China claims Taiwan as a breakaway province, despite never having ruled it, and strongly opposes Washington’s arms sales to the island democracy. US law dictates that Washington should supply Taiwan with defensive materials in order for the island to maintain a “sufficient self-defense capability”.

Xi told Trump in Beijing this month that the Taiwan issue was “the most important issue in China-US relations,” according to a Chinese foreign ministry statement. Trump has said he made no commitments about Taiwan during the meeting with Xi, but his statements since have cast doubt over Washington’s support.

Trump’s suggestion he could use Taiwan arms sales as a bargaining chip would violate Washington’s longstanding policy that it does not discuss the issue with Beijing.

The US president’s comment last week that he may speak directly with Taiwan’s president, Lai Ching-te, was another break from decades of diplomatic protocol. No sitting US president has spoken to a Taiwanese president since 1979, when Washington shifted diplomatic recognition to Beijing, and it would enrage China if the call were to take place.

On Monday, five lawmakers from Taiwan’s ruling Democratic Progressive party, joined by Peter Mattis, president of the Jamestown Foundation, a thinktank, held a press conference addressing Taiwan-US relations in the wake of the Xi-Trump summit. There, DPP legislator Ngalim Tiunn reiterated that “Taiwan’s communication channels with the US remain open and smooth”.

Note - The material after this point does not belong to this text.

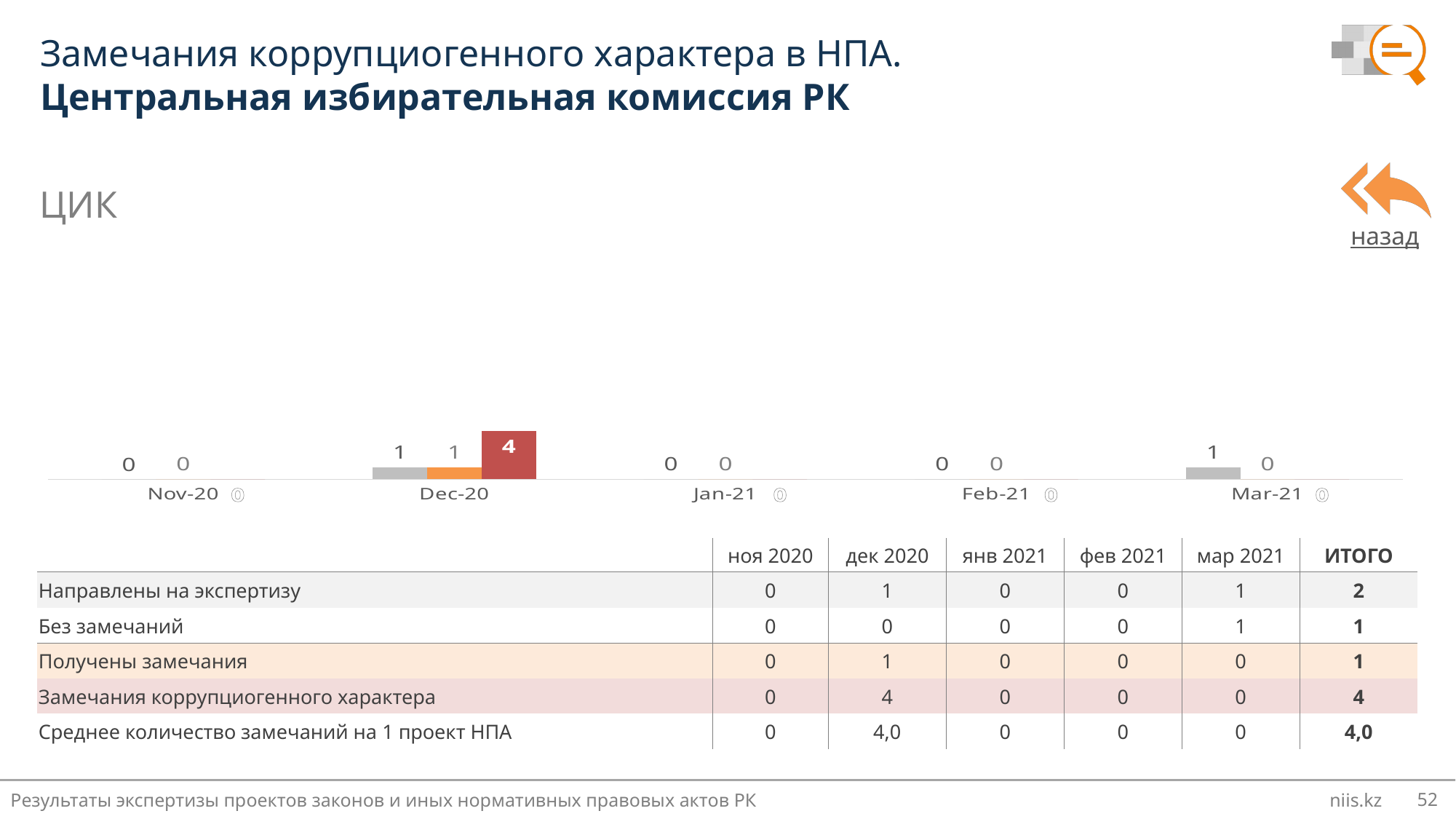
Which is larger for Dec-20, the red bar or the orange bar? the red bar What is the last month shown on the x axis of the chart? Mar-21 What is the first month shown on the x axis of the chart? Nov-20 What kind of chart is shown on the slide? bar chart What is the value of the grey bar for Dec-20? 1 How many months are shown on the x axis of the chart? 5 What is the value of the red bar for Dec-20? 4 What is the value of the grey bar for Mar-21? 1 Which month has the tallest bar in the chart? Dec-20 What is the value of the orange bar for Dec-20? 1 What is the value of the grey bar for Nov-20? 0 What is the difference between the red bar and the grey bar for Dec-20? 3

Mattis said he also thought Cao’s comments were not accurate, saying there was “no way” in which arms packages to Taiwan that had already been decided and notified to the US Congress could be affected by the Iran conflict.

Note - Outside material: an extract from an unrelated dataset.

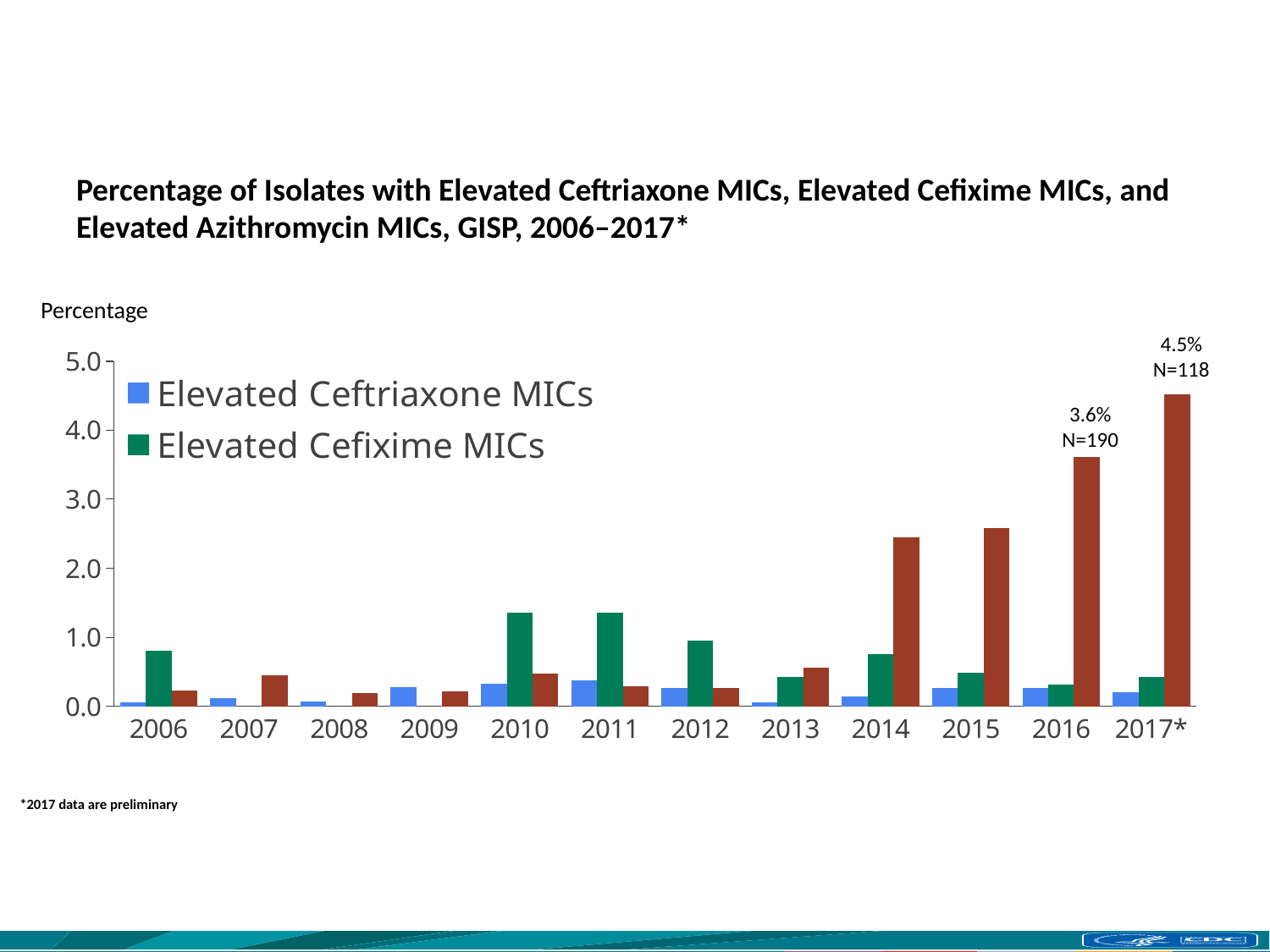
What kind of chart is shown on the slide? Bar chart How many series does the chart's legend list? 2 Which is larger, the Elevated Cefixime MICs value for 2011 or for 2012? 2011 What is the difference between the labelled percentages for 2017* (4.5%) and 2016 (3.6%)? 0.9% Which year has the tallest bar in the chart? 2017* Do the tallest (brown) bars rise or fall from 2014 to 2017*? Rise Is the tallest bar for 2014 greater or less than 2.0? greater Is the Elevated Cefixime MICs value for 2006 greater or less than 1.0? less What label is printed above the y axis of the chart? Percentage What N value is printed above the tallest bar for 2016? N=190 How many years are shown along the x axis of the chart? 12 What percentage is printed above the tallest bar for 2017*? 4.5%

“Whatever has been said is somebody misspeaking and not necessarily understanding the technical details of how US arms sales work,” he said. “I think these are separate issues and should be treated differently.”

Hammond-Chambers said that if Trump approved the sales “in the next four to six weeks” then uncertainty about US support for Taipei “mostly goes away”.

But if delays were to drag on into the autumn – when Trump is set to host Xi in Washington, before another two potential meetings at the Apec summit in China in November and the G20 summit in Miami in December – then it “puts Taiwan in a terrible position”.

The White House and China’s Taiwan Affairs Office were approached for comment.”